だからここは、当たり障りのない感想を――
「愛奈ちゃん、そのコスプレすっごい……」
「……すごい?」
「か、か、か、かわ、かわわ」
「かわ?」
なぜ可愛いと言うだけなのに緊張してしまうのか。
潤んだ瞳で不安そうに見上げている愛奈ちゃんのせいか、改めて面と向かって言うせいか。
声が震えて簡単な4文字も出すことができない。
「……すっごい似合ってます」
「――! あ、ありがと……」
辛うじて絞り出せた言葉に、僕はもっと気の利いた言葉は言えないのかとがっかりする。
「いいねいいね! この初々しい感じ! お姉さん大好きだよ!」
沈黙する僕たちにサムズアップする小川さんは、愛奈ちゃんに肩を平手打ちされていた。
無事に小川姉妹を部屋に匿うことに成功した僕は、まだ将棋も指してないのにすでに疲労していた。
改めて愛奈ちゃんを見る。やはり普段と違う服装だと、非日常感がある。
「……じろじろと見ないで欲しいんだけど」
「ご、ご、ごめん!」
胸元を両腕で隠した愛奈ちゃんに、指摘されて首を横に逸らした。
べつに胸を見たくて見ていたのではなく、男というものは自然とそこに吸い寄せられるんだ!
心の中で言い訳を並び立てていたら、ちょうど視線の先にいた小川さんにくすくすと笑われていた。

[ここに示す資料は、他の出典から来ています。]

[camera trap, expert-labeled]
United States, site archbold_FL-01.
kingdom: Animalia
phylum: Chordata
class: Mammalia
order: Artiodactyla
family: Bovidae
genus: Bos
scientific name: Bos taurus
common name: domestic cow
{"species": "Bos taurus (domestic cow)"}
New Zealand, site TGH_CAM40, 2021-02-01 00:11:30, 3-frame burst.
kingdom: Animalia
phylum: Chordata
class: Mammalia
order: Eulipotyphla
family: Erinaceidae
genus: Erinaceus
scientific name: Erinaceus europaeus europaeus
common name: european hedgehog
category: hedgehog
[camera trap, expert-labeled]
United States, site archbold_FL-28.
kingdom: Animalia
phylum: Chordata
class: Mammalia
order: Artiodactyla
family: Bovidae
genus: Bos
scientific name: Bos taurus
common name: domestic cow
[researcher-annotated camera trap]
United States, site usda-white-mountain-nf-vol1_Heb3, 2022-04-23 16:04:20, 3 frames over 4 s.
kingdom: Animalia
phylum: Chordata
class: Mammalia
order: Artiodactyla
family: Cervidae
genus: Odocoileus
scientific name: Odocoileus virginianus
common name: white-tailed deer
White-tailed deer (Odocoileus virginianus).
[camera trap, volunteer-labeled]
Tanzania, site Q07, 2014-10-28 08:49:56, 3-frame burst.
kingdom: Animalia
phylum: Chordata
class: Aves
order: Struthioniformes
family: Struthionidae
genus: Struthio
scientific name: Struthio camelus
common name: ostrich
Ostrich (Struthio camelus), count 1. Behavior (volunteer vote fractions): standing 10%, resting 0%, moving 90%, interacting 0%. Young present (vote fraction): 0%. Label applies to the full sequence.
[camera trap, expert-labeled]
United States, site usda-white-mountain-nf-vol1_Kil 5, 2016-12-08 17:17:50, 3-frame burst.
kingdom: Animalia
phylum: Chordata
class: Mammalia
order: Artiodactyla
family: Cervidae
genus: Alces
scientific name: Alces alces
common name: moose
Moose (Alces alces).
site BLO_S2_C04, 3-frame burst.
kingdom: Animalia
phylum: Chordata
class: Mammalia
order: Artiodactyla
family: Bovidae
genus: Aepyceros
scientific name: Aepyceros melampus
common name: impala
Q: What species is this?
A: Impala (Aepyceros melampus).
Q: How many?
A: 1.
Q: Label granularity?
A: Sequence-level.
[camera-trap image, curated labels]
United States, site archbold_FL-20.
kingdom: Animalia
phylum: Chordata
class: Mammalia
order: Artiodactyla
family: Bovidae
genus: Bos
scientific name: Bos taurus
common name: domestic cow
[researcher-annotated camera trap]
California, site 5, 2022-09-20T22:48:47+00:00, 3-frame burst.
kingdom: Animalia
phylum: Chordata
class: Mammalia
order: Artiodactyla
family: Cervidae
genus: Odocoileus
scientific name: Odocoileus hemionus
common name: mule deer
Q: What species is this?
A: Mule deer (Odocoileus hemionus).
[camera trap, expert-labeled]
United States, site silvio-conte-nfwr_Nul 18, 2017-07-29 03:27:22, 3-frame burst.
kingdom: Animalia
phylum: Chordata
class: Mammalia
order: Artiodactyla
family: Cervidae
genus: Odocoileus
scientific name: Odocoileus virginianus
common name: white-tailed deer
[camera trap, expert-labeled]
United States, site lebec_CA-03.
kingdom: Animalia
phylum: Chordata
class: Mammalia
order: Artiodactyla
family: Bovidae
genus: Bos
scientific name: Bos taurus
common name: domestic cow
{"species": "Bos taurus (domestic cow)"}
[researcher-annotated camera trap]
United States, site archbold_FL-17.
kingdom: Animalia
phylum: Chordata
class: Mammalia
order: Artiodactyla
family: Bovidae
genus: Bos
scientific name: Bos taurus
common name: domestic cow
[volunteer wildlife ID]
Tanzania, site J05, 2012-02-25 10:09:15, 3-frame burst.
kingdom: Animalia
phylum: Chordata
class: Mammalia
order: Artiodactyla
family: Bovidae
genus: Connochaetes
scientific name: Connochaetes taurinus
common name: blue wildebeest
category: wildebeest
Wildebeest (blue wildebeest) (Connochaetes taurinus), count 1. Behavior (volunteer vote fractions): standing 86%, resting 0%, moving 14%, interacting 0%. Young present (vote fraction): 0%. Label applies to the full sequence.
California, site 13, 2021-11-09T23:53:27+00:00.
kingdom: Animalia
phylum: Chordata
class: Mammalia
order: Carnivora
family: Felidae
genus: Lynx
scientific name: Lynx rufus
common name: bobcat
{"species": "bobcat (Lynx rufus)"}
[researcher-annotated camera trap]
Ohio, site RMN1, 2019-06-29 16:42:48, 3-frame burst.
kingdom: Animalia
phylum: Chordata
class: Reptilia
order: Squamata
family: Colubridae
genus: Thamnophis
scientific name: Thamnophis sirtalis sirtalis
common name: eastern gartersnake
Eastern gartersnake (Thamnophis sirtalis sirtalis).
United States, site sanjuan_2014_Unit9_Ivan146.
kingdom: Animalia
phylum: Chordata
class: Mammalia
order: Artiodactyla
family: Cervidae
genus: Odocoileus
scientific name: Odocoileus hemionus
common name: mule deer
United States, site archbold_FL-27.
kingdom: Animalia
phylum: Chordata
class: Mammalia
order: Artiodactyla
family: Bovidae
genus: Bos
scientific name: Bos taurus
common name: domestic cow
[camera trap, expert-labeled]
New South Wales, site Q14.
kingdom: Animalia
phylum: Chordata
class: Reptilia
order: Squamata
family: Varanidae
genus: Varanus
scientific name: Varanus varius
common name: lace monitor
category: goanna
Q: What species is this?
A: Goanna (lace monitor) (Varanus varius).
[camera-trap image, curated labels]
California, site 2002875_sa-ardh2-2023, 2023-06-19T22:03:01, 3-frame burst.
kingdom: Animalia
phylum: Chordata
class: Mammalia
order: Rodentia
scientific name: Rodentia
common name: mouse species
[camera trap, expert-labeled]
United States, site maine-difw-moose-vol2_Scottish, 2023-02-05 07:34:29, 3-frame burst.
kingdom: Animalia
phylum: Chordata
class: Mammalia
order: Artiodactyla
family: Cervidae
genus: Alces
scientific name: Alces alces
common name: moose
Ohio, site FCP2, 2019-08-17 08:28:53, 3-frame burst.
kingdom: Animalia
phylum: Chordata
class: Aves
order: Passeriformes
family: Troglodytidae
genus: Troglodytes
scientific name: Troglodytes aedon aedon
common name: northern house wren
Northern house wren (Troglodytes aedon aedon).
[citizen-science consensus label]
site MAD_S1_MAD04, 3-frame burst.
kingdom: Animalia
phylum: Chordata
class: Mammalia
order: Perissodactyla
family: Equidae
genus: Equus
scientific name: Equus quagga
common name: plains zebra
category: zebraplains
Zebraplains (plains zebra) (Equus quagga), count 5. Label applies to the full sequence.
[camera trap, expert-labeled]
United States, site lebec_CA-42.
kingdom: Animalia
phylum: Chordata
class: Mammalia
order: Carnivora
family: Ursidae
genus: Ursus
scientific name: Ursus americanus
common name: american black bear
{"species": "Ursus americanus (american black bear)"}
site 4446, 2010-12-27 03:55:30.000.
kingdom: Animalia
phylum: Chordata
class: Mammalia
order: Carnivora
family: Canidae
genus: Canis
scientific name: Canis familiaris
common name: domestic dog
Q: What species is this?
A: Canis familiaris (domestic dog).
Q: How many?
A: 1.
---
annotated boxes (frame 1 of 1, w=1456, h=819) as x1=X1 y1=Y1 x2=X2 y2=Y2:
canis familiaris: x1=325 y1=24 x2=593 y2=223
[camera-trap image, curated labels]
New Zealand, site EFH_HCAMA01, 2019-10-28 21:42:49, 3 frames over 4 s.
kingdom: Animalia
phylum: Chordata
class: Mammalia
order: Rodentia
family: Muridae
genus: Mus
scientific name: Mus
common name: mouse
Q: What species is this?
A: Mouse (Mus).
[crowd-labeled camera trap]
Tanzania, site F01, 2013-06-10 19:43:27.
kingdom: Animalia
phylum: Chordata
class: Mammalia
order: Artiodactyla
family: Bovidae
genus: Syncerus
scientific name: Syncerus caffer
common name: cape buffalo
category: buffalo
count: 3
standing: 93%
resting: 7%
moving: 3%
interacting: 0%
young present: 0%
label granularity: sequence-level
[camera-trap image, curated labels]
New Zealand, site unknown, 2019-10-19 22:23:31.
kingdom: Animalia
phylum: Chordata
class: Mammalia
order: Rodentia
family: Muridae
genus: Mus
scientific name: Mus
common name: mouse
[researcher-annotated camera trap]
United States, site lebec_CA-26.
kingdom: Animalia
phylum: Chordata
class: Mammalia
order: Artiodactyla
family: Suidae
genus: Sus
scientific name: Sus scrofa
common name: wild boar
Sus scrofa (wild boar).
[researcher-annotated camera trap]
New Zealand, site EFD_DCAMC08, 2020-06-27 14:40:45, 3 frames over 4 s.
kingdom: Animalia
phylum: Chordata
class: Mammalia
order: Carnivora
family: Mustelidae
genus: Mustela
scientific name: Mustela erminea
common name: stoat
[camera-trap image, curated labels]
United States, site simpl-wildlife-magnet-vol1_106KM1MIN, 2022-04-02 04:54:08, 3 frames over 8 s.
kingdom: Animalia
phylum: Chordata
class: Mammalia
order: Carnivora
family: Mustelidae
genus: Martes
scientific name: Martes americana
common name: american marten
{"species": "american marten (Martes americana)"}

昔から愛奈ちゃんのことが絡むと、色々とからかってくるから苦手だ。
「姉さん、本当にこの格好で大丈夫なのかしら? 外を見ても私たち以外に仮装している人、全くいなかったわ」
「だいじょうぶ! だって今日はハロウィンなんだよ? 1年に1度の特別な日、存分にはっちゃけよう!」
「ううっ……でも恥ずかしいわ」
「なにいってるのさ。似合ってるんだから自信持ちなよ! この前の地雷系も似合ってたでしょ? 愛奈ちゃんはなんでも似合うんだから。ね、大井くん?」
「え? あ、ああ、はい」
姉妹の会話に急に振られたから、反射的に答えた。
まあ、愛奈ちゃんはどんな服装でも可愛いからね。どんなものでも虜にしてしまう、まるで魔法使いみたいだ。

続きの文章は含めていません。